I am trying to use cqn offset in EdgeR and getting very low p-values (FDR < 10e-100). Is the offset working correctly? Or I am missing some steps in the code?
Well, the reason you have such small p-values is that you've tested for a contrast that isn't sensible. You have compared the Bipolar effect coefficient with the intercept term, something that doesn't make any sense to do. Did you perhaps simply intend:
glmQLFTest(glmQlfitcqn, coef=2)
which would have tested for DE in Bipolar vs whatever is your reference condition?
According to the code given, you don't use the cqn offsets. You just store them in a matrix called offset, but never use that variable. Why not follow the edgeR code example in the cqn vignette?
You can make your life a bit easier by following the code provided in the cqn vignette a bit more closely.
There you'll see that the cqn glm.offset matrix is added to the DGEList directly
So, modifying your code a bit and using Gordon's suggest contrast:
mycqn <- cqn(countData,lengths=uCovar$GeneLength,x=uCovar$GCcontent,
sizeFactors=sizeFactors$V2,verbose=TRUE)# This next line is where your life got harder:# offset=mycqn$glm.offset (this is where your life got harder)# The vignette rather instructs you to add this as an element# to your DGEList and edgeR will use it in "all the right plaes",# like so:
y$offset <- mycqn$glm.offset
design <- model.matrix(~coldata$condition + race + rin + gc)
y <- estimateCommonDisp(y,design=design)
y <- estimateTrendedDisp(y)
y <- estimateTagwiseDisp(y)
glmQlfitcqn <- glmQLFit(y,design)# Gordon's suggested test
glmQlfTestcqn <- glmQLFTest(glmQlfitcqn, coef=2)
Whether I use the cqn offset (y$offset <- mycqn$glm.offset) or not I get the same results
As CQN manual mentions that sometimes standard analysis gives the same results as when using CQN or whether the offset is working or not? Is there a way to test this?
Sure, why don't you try to scramble the values in your cqn offset matrix and see if those don't look any different. This is untested, but I think should work:
y2 <- y
y2$offset <- matrix(sample(y$offset), nrow = nrow(y$offset))
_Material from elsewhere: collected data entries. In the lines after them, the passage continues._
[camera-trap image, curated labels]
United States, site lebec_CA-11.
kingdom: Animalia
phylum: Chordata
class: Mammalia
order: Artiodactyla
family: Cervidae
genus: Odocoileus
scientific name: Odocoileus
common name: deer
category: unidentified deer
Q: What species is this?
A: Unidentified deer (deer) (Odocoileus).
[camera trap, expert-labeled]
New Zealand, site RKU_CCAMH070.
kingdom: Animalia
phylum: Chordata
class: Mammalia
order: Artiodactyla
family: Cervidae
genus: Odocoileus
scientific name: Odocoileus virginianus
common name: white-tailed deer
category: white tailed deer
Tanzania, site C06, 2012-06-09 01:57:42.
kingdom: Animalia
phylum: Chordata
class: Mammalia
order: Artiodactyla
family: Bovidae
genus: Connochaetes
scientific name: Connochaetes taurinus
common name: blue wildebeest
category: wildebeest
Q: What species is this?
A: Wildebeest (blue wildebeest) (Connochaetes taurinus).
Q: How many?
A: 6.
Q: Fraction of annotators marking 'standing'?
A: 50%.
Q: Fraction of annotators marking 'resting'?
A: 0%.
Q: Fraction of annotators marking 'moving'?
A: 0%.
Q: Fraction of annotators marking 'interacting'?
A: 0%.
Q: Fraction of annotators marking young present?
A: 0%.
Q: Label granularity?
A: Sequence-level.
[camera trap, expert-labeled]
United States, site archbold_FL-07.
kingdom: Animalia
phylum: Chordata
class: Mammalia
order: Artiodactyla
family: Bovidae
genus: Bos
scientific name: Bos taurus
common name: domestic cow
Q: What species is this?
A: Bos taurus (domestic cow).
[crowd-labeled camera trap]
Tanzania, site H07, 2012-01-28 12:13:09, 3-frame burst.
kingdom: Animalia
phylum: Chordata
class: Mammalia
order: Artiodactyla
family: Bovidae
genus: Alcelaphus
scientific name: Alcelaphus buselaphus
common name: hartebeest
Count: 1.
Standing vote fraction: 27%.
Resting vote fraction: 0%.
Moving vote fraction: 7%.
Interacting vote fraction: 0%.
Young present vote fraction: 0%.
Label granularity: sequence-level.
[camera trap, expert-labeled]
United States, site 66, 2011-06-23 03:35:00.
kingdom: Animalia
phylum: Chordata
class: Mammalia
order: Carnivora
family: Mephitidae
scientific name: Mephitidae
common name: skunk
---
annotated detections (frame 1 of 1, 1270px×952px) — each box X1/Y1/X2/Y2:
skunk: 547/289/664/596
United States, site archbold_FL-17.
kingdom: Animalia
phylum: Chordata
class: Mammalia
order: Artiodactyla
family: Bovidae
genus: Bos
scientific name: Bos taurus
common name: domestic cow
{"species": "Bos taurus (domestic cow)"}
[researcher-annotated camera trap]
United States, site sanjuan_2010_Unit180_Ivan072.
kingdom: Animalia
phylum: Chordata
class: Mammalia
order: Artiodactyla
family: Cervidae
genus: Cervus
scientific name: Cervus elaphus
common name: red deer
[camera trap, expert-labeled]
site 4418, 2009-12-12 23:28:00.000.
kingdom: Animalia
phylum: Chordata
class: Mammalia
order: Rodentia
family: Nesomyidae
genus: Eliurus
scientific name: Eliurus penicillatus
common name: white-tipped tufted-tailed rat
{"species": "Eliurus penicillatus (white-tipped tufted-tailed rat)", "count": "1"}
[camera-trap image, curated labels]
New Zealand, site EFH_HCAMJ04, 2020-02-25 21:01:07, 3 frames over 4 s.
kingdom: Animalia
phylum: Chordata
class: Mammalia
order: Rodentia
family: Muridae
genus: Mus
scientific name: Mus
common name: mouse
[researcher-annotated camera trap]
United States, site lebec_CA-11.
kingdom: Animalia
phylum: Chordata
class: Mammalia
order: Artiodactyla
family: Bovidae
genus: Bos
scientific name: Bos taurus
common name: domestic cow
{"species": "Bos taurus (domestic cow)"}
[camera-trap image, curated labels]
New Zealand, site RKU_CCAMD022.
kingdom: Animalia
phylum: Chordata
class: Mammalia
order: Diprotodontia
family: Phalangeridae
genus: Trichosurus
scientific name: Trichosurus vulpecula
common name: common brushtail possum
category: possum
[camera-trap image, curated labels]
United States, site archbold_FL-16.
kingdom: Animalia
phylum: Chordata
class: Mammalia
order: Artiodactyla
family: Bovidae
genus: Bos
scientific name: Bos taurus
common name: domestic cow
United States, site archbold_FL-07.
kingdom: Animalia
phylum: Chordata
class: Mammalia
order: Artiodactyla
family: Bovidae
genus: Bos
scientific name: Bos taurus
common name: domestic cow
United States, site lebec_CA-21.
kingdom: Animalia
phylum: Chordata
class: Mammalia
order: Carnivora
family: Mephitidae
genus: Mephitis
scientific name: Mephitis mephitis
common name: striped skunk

# ... redo the edgeR steps and test the same contrast
Also, how are you testing that the results are the same? What two measures/results are you specfically looking at and how are you testing for equality? In other words, please show the code you are using for that test.
As you suggested the results are slightly different (only in the decimals). Does this mean CQN normalization is not important in this particular analysis?
The code with offset:
> design <- model.matrix(~coldata$condition + race + rin + gc)
> y <- DGEList(counts=countData,group=coldata$condition)
> y$offset=mycqn$glm.offset
> y=estimateGLMCommonDisp(y,design=design)
> y <- estimateTrendedDisp(y)
> y <- estimateTagwiseDisp(y)
From your two results, out of the five genes you are showing, I see three genes whose logFC's have changed slightly, and two genes that are completely different in their identity.
Hi Gordon,
Thanks for your response. I get the following error when I use offset command in glmFit
> mydataGlmFit=glmFit(y,design,offset=mycqn$glm.offset)
Error in glmFit.default(y = y$counts, design = design, dispersion = dispersion, :
formal argument "offset" matched by multiple actual arguments
Thanks for your help.
Nirmala
The glmFit() function doesn't accept an offset argument when y is a DGEList object (as you can see from the help page for glmFit).
See Steve Lianoglou's answer or the cqn vignette for correct code.